Well. I set my teeth and drove to Guildford to catch a slow, late-running train that got me to The Albany on Great Portland Street at 10.45. And it was rather fine: the couple of hours I spent there were in the company of friends expected and unexpected and I learned a little about what's going on with them, in so far as you can grab some intelligible words in an environment of loud music in a dark, enclosed space. After the customary countdown to midnight, whoever was DJing put on 'Heroes' - most of the time I can't abide Bowie, but the song's melancholy defiance was most apposite and brought a bit of a tear to the eye. Back at Waterloo and dreading the usual exhausting diversion around the massive pedestrian gyratory system that, one time I and Ms Formerly Aldgate braved it, took us as far as Blackfriars, I found there wasn't one. I went straight up the escalator from the Tube and onto the concourse. I was so surprised and pleased I had to find a member of staff and congratulate them, much to their confusion.

I think I will be posting here a bit less in 2024.  I began this blog way, way back in 2009 because I found that clergy blogs essentially told you nothing interesting. I was especially thinking of someone who was at Staggers at the same time as me and whose posts on a blog that was supposed to be about hs parish essentially described whatever feast day it was according to the Roman calendar and then out of the blue announced he was crossing the Tiber, and that was that. I wanted to give at least a flavour of what looking after a small and unremarkable parish church is like, and after a couple of years settled into a discipline of posting basically every other day as all the advice in those days suggested that was how you built up an audience, even if I ended up showing readers pictures of the garden or some dimly-lit club as I am today. But all these years later, a blog of this kind is something of an anachronism - hardly anyone does anything like it now. Sometimes it's been a helpful mechanism for settling my thoughts on a particular topic, and just now and again I've posted something which people have been specifically interested in. 
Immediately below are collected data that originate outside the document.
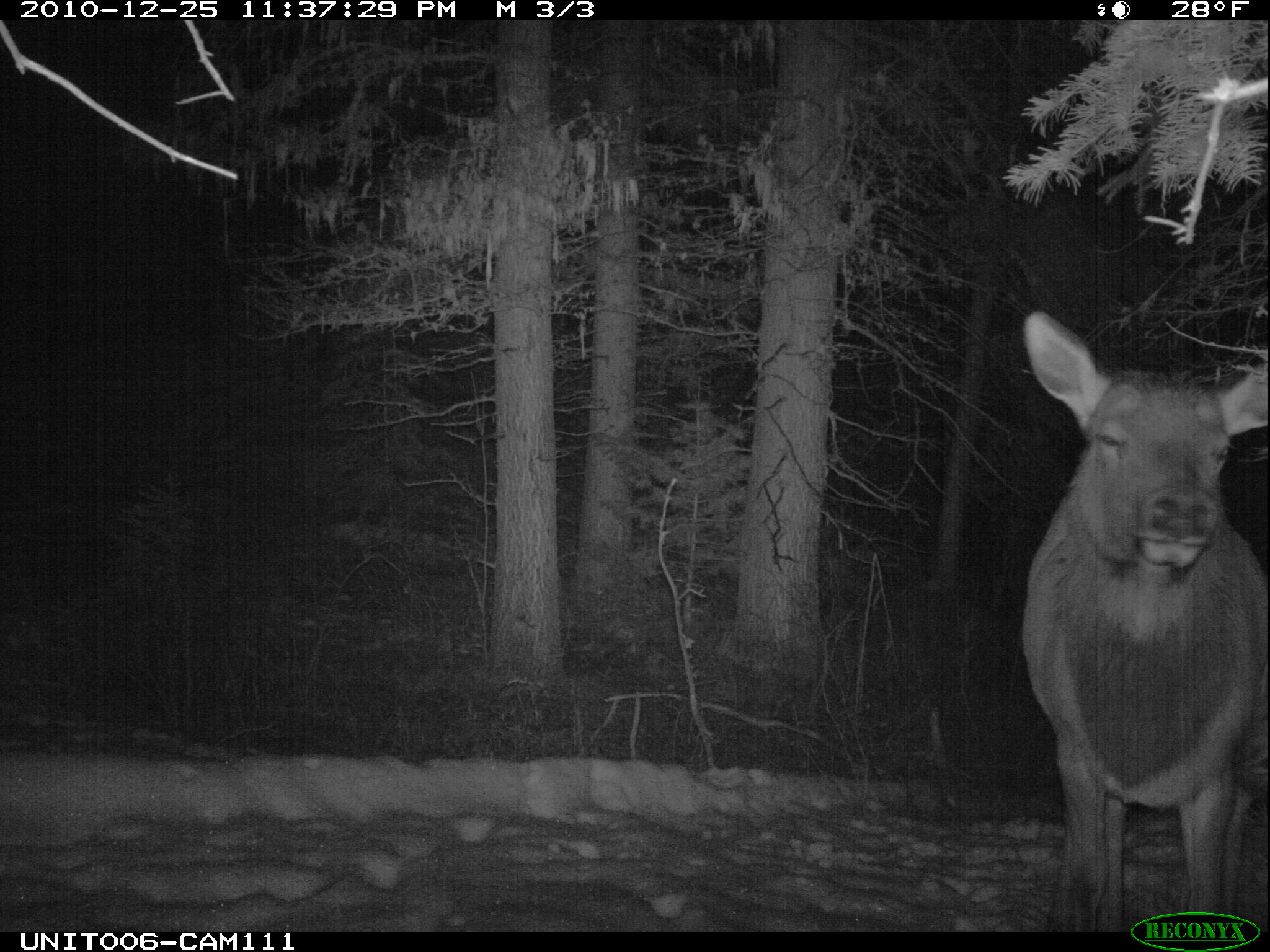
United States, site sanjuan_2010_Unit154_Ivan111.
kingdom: Animalia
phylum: Chordata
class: Mammalia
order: Artiodactyla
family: Cervidae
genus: Cervus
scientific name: Cervus elaphus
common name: red deer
Far and away the most popular of these has been my examination of fringe churches, as the algorithms pick up on David Farrant, Sean Manchester and the saga of the Highgate Vampire very readily. The runners-up are:

- My account of Chapel House, Blackfen, an East London folly;

- My speculations on the real identity of Witch House musician Hvcci Gvcci;

- A description of what happened to the burned-out church of St Saviour, Poplar;

- A post about a handful of holy wells in Norfolk;

- A few words about Anglo-Catholic artist Thomas Noyes Lewis; and 

- My visit to the Hascombe Dragonstones in 2020. 

Presumably this is because there's not much else online about any of them! Anyway, a little while ago I passed the symbolic milestone of 2000 posts and as themes and ideas begin to repeat themselves it's time to slow down a bit. I will still post when something occurs to me, but be driven more by events and concerns than by that alternate-day discipline. 

Every blessing in 2024 to any reader I may have!